Dans sa présentation, Philip Marcuz insiste : « La collecte des fermentescibles à domicile est indispensable, au risque de faire échouer la filière de biométhanisation. Reste à convaincre les élus communaux du bien-fondé d’une collecte spécifique de plus. »
IdePP devient HYGEA
Le changement de nom était surtout une nécessité administrative. Rien de fondamental n’a changé depuis la création de l’IdePP. A si, cependant : le directeur général d’ITRADEC, Olivier Picron a été limogé, de manière un peu brutale, selon ses propres dires...
On ne sait encore rien des sommes qu’il faudra encore investir pour le nouveau projet. Ce que l’on sait déjà, c’est qu’elles seront conséquentes, de l’aveu même du président d’HYGEA.
Et les riverains dans tout cela ? Pas un mot, pas une attention envers eux !

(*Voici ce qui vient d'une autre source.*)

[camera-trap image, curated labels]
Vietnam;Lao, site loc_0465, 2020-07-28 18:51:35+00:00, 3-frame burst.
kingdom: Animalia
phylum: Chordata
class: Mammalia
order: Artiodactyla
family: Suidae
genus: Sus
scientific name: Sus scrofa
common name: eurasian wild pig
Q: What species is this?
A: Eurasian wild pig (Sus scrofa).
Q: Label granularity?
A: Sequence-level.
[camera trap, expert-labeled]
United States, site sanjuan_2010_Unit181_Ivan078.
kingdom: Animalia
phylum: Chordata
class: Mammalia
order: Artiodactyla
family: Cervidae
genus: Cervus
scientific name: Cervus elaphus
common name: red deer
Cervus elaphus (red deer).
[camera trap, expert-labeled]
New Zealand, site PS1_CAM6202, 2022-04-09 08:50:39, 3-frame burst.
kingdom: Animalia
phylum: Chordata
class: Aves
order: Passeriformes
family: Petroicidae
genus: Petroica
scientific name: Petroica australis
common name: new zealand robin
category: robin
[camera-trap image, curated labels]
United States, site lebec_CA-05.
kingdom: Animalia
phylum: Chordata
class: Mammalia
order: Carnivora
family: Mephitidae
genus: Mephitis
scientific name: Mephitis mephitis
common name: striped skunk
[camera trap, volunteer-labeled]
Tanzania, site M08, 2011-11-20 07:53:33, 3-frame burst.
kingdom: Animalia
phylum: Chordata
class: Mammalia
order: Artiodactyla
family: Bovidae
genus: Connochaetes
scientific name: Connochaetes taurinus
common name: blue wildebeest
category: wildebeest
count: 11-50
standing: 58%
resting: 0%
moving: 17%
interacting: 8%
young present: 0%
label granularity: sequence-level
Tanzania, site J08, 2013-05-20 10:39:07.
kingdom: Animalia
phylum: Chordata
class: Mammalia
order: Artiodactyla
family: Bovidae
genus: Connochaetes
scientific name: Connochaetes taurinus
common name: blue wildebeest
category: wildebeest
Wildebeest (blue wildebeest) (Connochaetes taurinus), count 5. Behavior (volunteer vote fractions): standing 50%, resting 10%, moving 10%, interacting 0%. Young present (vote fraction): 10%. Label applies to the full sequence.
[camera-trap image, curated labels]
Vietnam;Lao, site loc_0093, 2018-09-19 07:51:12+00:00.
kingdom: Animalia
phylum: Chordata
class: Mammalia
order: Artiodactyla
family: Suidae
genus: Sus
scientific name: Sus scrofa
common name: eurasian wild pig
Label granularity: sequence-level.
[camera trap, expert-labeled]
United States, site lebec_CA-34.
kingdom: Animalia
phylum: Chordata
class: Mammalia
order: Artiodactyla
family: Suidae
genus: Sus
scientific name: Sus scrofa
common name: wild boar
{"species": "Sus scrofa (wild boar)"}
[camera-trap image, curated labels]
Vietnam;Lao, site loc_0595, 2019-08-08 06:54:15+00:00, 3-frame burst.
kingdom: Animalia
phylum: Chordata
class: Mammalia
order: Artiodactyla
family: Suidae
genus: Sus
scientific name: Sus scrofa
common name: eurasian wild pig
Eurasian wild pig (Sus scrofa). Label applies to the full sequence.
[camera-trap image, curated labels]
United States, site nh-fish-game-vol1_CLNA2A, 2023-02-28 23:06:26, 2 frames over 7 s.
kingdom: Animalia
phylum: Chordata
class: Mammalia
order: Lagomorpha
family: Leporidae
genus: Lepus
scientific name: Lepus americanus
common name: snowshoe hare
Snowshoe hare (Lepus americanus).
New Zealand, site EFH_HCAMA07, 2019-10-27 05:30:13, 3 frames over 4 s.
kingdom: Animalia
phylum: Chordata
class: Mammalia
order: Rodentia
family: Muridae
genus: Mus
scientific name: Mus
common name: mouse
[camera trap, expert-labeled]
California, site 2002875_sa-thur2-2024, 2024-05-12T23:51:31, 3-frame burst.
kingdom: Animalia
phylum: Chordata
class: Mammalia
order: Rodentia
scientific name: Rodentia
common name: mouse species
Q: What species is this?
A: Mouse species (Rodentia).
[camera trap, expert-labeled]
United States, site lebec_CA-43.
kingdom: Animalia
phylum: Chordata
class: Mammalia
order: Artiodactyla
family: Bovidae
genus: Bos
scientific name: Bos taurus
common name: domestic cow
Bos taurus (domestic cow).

Aussi, ils se sont fait entendre lors de la réunion préalable du 24 novembre en exprimant leur ras-le-bol vis-à-vis de ce machin qui empoisonne leur existence et leur cadre de vie depuis douze ans.
C’était aussi l’avis du Comité de Défense des Bruyères qui a prévenu les nouveaux dirigeants. Vous reprenez l’actif mais aussi le passif. Il est temps que l’humain retrouve une place centrale dans ce dossier au parfum de scandale.